Exhibit 4.2
THIS NOTE IS NOT A DEPOSIT OR OTHER OBLIGATION OF A DEPOSITORY INSTITUTION AND
IS NOT INSURED BY THE FEDERAL DEPOSIT INSURANCE CORPORATION OR ANY OTHER
GOVERNMENTAL AGENCY.
THIS NOTE IS A GLOBAL NOTE WITHIN THE MEANING OF THE INDENTURE REFERRED TO
HEREINAFTER. THIS GLOBAL NOTE MAY NOT BE EXCHANGED, IN WHOLE OR IN PART, FOR A
NOTE REGISTERED IN THE NAME OF ANY PERSON OTHER THAN THE DEPOSITORY TRUST
COMPANY, A NEW YORK LIMITED PURPOSE TRUST COMPANY ("DTC"), OR A NOMINEE THEREOF,
EXCEPT IN THE LIMITED CIRCUMSTANCES SET FORTH IN SECTION 2.07 OF THE INDENTURE,
AND MAY NOT BE TRANSFERRED, IN WHOLE OR IN PART, EXCEPT IN ACCORDANCE WITH THE
RESTRICTIONS SET FORTH IN SECTION 2.07 OF THE INDENTURE. BENEFICIAL INTERESTS IN
THIS GLOBAL NOTE MAY NOT BE TRANSFERRED EXCEPT IN ACCORDANCE WITH SECTION 2.07
OF THE INDENTURE.
UNLESS THIS NOTE IS PRESENTED BY AN AUTHORIZED REPRESENTATIVE OF DTC, TO THE
COMPANY OR ITS AGENT FOR REGISTRATION OR TRANSFER, EXCHANGE OR PAYMENT, AND ANY
NOTE ISSUED IN EXCHANGE FOR THIS NOTE IS REGISTERED IN THE NAME OF CEDE & CO.
("CEDE") OR IN SUCH OTHER NAME AS IS REQUESTED BY AN AUTHORIZED REPRESENTATIVE
OF DTC (AND ANY PAYMENT IS MADE TO CEDE OR TO SUCH OTHER ENTITY AS IS REQUESTED
BY AN AUTHORIZED REPRESENTATIVE OF DTC), ANY TRANSFER, PLEDGE OR OTHER USE
HEREOF FOR VALUE OR OTHERWISE BY OR TO ANY PERSON IS WRONGFUL INASMUCH AS THE
REGISTERED OWNER HEREOF, CEDE, HAS AN INTEREST HEREIN.
TRANSFERS OF THIS GLOBAL NOTE SHALL BE LIMITED TO TRANSFERS IN WHOLE, BUT NOT IN
PART, TO NOMINEES OF DTC OR TO A SUCCESSOR THEREOF OR SUCH SUCCESSOR'S NOMINEE
AND TRANSFERS OF PORTIONS OF THIS GLOBAL NOTE SHALL BE LIMITED TO TRANSFERS MADE
IN ACCORDANCE WITH THE RESTRICTIONS SET FORTH IN THE INDENTURE REFERRED TO ON
THE REVERSE HEREOF.

Exercise set =
1. Rewrite the paragraph of the global note legend that begins "THIS NOTE IS A GLOBAL NOTE" as a short bulleted list that keeps its main facts.
2. Retype the part of the global note legend starting with "UNLESS THIS NOTE" and going on through "OF CEDE & CO.".

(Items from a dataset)
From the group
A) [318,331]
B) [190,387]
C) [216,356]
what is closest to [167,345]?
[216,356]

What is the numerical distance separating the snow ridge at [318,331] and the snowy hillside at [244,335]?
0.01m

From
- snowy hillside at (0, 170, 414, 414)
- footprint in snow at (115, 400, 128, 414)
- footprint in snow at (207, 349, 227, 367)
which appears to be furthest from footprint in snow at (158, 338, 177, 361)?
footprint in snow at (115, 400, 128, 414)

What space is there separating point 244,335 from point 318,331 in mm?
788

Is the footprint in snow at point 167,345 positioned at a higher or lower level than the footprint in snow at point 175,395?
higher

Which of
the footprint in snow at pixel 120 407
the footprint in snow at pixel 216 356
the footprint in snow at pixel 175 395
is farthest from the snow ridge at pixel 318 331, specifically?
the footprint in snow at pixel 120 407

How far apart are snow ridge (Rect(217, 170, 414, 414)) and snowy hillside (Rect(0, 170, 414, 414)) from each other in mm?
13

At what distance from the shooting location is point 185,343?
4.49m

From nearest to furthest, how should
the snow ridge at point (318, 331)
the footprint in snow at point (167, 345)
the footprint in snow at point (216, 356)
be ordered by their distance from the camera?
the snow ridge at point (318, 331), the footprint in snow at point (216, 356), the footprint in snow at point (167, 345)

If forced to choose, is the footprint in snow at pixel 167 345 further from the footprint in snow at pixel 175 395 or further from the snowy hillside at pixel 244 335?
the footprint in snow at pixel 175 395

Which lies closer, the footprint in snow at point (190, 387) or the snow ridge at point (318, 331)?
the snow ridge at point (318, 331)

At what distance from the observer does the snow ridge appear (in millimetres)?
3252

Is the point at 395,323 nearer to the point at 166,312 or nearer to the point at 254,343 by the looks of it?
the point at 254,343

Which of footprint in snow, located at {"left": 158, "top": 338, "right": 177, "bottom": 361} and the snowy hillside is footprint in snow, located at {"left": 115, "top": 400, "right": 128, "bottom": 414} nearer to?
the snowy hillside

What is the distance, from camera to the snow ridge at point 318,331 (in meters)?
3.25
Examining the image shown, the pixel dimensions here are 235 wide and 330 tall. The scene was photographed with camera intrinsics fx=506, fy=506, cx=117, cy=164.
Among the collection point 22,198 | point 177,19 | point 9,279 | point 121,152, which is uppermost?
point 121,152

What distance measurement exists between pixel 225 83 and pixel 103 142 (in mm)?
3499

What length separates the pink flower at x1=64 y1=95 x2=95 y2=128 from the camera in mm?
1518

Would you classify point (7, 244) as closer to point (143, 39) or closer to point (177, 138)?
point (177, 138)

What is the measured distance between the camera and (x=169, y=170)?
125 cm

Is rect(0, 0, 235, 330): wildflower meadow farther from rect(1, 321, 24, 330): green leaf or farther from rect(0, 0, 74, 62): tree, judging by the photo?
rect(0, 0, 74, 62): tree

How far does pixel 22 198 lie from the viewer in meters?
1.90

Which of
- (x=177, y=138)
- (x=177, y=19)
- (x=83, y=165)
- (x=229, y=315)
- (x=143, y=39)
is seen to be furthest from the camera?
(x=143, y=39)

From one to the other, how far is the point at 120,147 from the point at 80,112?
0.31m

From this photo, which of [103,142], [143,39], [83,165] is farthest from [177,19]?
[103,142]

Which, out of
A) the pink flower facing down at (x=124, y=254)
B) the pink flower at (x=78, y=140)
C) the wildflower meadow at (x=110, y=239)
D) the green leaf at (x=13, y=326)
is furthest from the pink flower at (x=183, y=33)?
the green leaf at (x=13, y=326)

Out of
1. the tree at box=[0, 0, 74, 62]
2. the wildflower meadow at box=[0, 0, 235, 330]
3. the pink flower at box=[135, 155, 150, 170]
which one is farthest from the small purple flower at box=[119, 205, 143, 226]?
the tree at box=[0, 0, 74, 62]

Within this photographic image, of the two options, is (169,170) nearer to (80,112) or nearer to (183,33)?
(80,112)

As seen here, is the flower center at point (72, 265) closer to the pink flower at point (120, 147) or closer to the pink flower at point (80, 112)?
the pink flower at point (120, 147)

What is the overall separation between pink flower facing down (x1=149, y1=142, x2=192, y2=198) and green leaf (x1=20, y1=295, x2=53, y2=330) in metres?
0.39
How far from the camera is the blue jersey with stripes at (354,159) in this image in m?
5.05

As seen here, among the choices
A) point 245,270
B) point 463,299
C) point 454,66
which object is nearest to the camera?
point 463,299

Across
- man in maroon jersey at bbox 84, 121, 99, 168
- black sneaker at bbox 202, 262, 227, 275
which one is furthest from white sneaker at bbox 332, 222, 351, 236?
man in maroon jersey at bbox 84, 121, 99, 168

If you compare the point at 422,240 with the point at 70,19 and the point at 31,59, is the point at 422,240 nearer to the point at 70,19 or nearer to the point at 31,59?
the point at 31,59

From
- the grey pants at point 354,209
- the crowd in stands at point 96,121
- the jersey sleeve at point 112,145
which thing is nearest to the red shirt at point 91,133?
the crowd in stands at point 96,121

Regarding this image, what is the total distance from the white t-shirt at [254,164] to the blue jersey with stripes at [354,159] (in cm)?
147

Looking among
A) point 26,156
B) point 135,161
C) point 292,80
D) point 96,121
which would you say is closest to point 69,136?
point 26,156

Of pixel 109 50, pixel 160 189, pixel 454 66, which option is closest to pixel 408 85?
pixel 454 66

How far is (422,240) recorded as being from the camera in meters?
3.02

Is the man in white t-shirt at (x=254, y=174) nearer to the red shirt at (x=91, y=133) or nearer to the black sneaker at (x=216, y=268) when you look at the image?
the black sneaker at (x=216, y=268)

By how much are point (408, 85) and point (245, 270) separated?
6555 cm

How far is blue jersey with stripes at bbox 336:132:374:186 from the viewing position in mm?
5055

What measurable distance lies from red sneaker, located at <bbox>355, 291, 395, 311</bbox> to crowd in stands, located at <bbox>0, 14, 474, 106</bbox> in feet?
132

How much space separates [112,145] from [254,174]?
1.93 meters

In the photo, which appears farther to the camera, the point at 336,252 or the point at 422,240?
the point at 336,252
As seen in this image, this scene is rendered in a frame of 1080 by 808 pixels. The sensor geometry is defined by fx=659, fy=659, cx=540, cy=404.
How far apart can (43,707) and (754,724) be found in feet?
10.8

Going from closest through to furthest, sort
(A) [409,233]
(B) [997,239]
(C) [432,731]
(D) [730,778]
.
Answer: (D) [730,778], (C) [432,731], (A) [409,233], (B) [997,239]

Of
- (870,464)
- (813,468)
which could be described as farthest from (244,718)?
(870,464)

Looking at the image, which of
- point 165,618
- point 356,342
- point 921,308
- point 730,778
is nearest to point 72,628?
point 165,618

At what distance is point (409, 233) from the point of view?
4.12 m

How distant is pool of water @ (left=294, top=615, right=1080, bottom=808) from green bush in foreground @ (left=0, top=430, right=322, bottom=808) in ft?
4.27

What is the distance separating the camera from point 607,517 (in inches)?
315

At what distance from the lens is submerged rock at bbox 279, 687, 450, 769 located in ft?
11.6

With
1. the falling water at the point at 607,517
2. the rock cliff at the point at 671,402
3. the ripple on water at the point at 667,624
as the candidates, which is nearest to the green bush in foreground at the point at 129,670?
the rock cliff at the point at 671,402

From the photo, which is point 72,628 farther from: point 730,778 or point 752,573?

The replies =
1.
- This note is a global note within the meaning of the indenture.
- It may not be exchanged, in whole or in part, for a note registered in the name of anyone other than The Depository Trust Company ("DTC"), a New York limited purpose trust company, or a DTC nominee. The only exceptions are the limited circumstances in Section 2.07 of the indenture.
- It may not be transferred, in whole or in part, except under the restrictions in Section 2.07 of the indenture.
- Beneficial interests in it may be transferred only in accordance with Section 2.07 of the indenture.

2.
UNLESS THIS NOTE IS PRESENTED BY AN AUTHORIZED REPRESENTATIVE OF DTC, TO THE
COMPANY OR ITS AGENT FOR REGISTRATION OR TRANSFER, EXCHANGE OR PAYMENT, AND ANY
NOTE ISSUED IN EXCHANGE FOR THIS NOTE IS REGISTERED IN THE NAME OF CEDE & CO.